◆ **TRECHO PARA LEITURA**
——————

Brics, o ‘Snowden’ da guerra econômica?
04/09/2013
- Opinión
A reunião dos BRICS que acontece nesta 5ª feira, em São Petersburgo, pode tomar uma decisão histórica.
O grupo formado por Brasil, Rússia, Índia, China e África do Sul deve anunciar oficialmente a criação de um fundo comum de reservas de divisas.
Trata-se de um instrumento de coordenação e autodefesa cambial para fazer frente à turbulência crescente, fruto dos sinais emitidos pelo Fed , de que reduzirá as injeções de liquidez destinadas a reaquecer a economia americana.
Mutatis mutandis, a decisão dos BRICS equivaleria à criação de uma frente internacional para afrontar a sistemática violação de soberanias pelo aparato de espionagem dos EUA.
Reiterada pelas revelações da dupla Snowden/Greenwald, a ação da CIA revolta, mas não configura propriamente uma singularidade.
Atropelar a soberania das nações é a essência do poder imperial, que na esfera econômica o faz com frequência e intensidade até superiores à exibida na guerra da informação.
Daí a importância da iniciativa que pode se materializar no encontro paralelo ao G-20, que acontece hoje na Rússia.
Nas últimas semana, as moedas de países como Brasil e índia sofreram forte desvalorização em relação ao dólar.
Uma correia de transmissão deu um cavalo de pau e inverteu o sentido.
A mudança de sinal do FED elevou as taxas de juros de longo prazo nos EUA.
De todas as partes do mundo, fluxos de capitais iniciaram uma viagem de volta à matriz.

——————

◆ **LINHAS DE DADOS**
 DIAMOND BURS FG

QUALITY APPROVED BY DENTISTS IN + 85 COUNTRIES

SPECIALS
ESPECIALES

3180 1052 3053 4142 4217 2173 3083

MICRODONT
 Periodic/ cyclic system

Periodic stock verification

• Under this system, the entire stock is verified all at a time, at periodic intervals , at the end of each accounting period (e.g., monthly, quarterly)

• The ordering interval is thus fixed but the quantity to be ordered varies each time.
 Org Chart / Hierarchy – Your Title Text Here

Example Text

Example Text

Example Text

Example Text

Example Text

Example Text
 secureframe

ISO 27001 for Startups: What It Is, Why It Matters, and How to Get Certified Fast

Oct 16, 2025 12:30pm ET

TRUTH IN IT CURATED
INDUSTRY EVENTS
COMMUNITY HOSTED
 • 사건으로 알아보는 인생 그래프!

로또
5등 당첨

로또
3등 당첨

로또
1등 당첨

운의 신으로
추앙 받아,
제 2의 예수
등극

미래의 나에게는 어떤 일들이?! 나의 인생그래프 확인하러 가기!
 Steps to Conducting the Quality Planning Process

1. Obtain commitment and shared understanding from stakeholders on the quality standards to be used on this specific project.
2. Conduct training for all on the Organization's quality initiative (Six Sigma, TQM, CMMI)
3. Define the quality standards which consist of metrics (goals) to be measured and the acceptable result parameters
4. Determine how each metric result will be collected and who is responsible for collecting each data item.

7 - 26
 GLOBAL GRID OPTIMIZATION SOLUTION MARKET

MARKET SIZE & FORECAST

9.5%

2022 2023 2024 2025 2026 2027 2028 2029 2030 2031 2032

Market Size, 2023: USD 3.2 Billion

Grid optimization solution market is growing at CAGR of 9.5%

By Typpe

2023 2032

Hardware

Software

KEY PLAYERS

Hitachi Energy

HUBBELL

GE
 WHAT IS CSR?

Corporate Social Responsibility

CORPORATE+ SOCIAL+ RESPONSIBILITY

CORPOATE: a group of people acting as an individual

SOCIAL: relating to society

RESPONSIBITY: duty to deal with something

——————

◆ **EXERCÍCIOS PROPOSTOS**
1. Em que cidade, segundo o trecho sobre os BRICS, acontece a reunião do grupo nesta 5ª feira?
2. Enumere todos os países que, de acordo com o trecho sobre os BRICS, formam o grupo.
3. Cite do trecho sobre os BRICS a passagem que vai de "Reiterada pelas revelações" até "volta à matriz.".

◆ **RESPOSTAS**
1. Em São Petersburgo.

2. Brasil, Rússia, Índia, China e África do Sul.

3.
Reiterada pelas revelações da dupla Snowden/Greenwald, a ação da CIA revolta, mas não configura propriamente uma singularidade.
Atropelar a soberania das nações é a essência do poder imperial, que na esfera econômica o faz com frequência e intensidade até superiores à exibida na guerra da informação.
Daí a importância da iniciativa que pode se materializar no encontro paralelo ao G-20, que acontece hoje na Rússia.
Nas últimas semana, as moedas de países como Brasil e índia sofreram forte desvalorização em relação ao dólar.
Uma correia de transmissão deu um cavalo de pau e inverteu o sentido.
A mudança de sinal do FED elevou as taxas de juros de longo prazo nos EUA.
De todas as partes do mundo, fluxos de capitais iniciaram uma viagem de volta à matriz.